Summer was suffering and Autumn wants to be advantageous 

Kiera Kemppainen

The rainbow I found before a football game that encompasses all my fall feelings.

I was never one to be alone. 

But now, it seems that’s all that I ever am.

My Summer was the child that played on the swings every day, always alone. She was isolated but never seemed to look sad. Other kids would think she was happy to be alone—that she preferred it. 

It was all a facade. 

Her TikTok videos were rare, but always exuberant and exciting. The rarity was not for means of being private. It was for the means of being lonely.

She expected the perfect life. Summer was her lifetime, and she was determined to make it shine. She was going to fill her world with lustrous light. Her sister Autumn could tell it was only ever a dim glow.

Summer could never tell herself how bad it truly was. She kept waiting for her life to pick up and be a movie; that was something it would never do. In reality, she was a series of short episodes that were cut too short for the viewer’s joy.

Autumn can look back upon Summer’s grave and tell her she set her viewer up for greatness. Autumn pulled the viewer back in as an all-too-needed reprise. 

Autumn is the child that expects greatness from those around her—she surrounds herself with beautiful people to bring her joy. Yes, she is alone at times, but she illuminates more than summer.

She has become the movie that Summer longed to star in. Perhaps not the most exciting, but she finds herself in a good place. Drama occurs as it would with any time she would be around people. Autumn’s life keeps the viewer entertained.

Deep down, Autumn does still feel alone. She feels she cannot share anything with anyone. She fears the world of being less private. Her secrets will stay inside her like the pumpkin pie spice creamer in her coffee. If she leaves them out, her coffee will be too strong, too much—just like how she will be.

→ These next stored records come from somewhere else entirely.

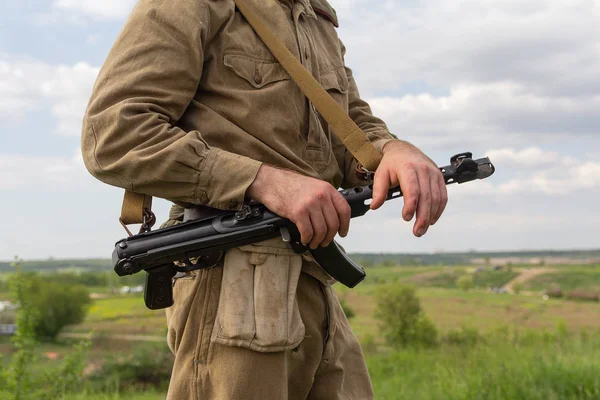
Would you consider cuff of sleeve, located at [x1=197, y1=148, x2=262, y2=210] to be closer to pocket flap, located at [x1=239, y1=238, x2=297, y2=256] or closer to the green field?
pocket flap, located at [x1=239, y1=238, x2=297, y2=256]

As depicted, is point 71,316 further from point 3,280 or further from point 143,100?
point 143,100

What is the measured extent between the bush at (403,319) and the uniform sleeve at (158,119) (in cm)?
3239

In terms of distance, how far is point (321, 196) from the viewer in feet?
5.36

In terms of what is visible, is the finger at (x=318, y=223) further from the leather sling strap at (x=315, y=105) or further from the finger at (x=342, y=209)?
the leather sling strap at (x=315, y=105)

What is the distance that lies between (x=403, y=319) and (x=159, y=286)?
3373 cm

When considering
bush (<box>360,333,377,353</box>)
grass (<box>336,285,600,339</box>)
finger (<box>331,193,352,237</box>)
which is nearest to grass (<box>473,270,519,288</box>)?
grass (<box>336,285,600,339</box>)

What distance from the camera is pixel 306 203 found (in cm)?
163

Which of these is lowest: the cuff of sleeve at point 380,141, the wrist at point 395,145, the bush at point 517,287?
the bush at point 517,287

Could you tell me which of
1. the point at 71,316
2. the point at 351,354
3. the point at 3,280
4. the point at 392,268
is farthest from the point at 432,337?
the point at 351,354

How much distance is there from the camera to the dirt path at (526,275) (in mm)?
40091

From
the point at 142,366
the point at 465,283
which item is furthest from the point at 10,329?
the point at 465,283

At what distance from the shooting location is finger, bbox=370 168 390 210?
1.80 metres

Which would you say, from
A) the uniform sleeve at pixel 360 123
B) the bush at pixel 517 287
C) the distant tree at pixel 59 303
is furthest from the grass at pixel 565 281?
the uniform sleeve at pixel 360 123

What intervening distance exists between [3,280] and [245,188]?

She lives in the fear that no one will want her if she becomes too much. She hangs on the validation of others. She’s terrified of what could happen if they leave her.

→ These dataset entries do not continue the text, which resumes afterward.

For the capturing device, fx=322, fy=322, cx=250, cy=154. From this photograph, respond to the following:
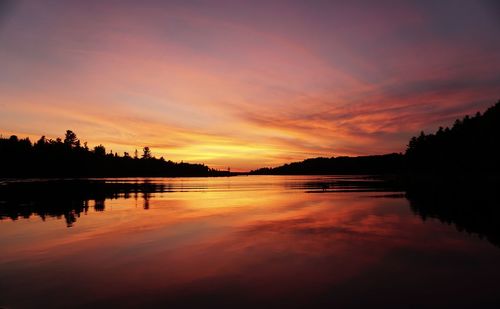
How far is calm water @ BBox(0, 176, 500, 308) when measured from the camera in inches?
443

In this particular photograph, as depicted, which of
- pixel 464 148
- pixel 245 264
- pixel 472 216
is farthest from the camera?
pixel 464 148

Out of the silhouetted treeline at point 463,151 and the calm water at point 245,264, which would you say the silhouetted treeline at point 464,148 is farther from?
the calm water at point 245,264

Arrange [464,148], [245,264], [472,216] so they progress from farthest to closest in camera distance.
Result: 1. [464,148]
2. [472,216]
3. [245,264]

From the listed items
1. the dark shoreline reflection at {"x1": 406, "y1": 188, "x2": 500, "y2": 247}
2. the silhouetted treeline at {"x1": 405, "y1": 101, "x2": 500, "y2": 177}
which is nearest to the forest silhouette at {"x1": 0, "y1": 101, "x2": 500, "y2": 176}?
the silhouetted treeline at {"x1": 405, "y1": 101, "x2": 500, "y2": 177}

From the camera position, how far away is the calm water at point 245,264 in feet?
36.9

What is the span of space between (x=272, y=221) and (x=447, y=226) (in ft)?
43.7

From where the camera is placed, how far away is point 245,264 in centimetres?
1524

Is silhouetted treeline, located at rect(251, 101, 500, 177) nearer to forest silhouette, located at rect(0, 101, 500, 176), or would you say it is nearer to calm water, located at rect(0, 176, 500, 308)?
forest silhouette, located at rect(0, 101, 500, 176)

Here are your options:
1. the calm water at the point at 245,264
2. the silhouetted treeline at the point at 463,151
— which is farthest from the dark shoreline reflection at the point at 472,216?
the silhouetted treeline at the point at 463,151

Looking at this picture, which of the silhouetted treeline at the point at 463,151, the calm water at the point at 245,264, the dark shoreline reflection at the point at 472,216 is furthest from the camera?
the silhouetted treeline at the point at 463,151

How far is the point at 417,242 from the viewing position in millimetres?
19281

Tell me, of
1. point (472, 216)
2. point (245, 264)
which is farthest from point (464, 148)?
point (245, 264)

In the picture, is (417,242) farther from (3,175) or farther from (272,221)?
(3,175)

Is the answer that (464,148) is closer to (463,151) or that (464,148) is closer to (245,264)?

Will she be the next Summer? Will she be buried next to Summer in the deepest trenches of the viewer’s heart? Will she have to be hidden?

She fights in an endless tug of war with the words that want to be said. She doesn’t want to be alone again.

Fighting the pull of Summer’s burial site, she only posts things she’s happy about on her TikTok. She won’t post something that she doesn’t feel is accurate. While she may be fighting to have people not know her innermost thoughts, she tries to be open.

She doesn’t want to live in secret, yet she wants to be able to keep things private.

She doesn’t want to become alone, and she wants to have her friends.

She doesn’t want to become Summer, and she wants to stay Autumn.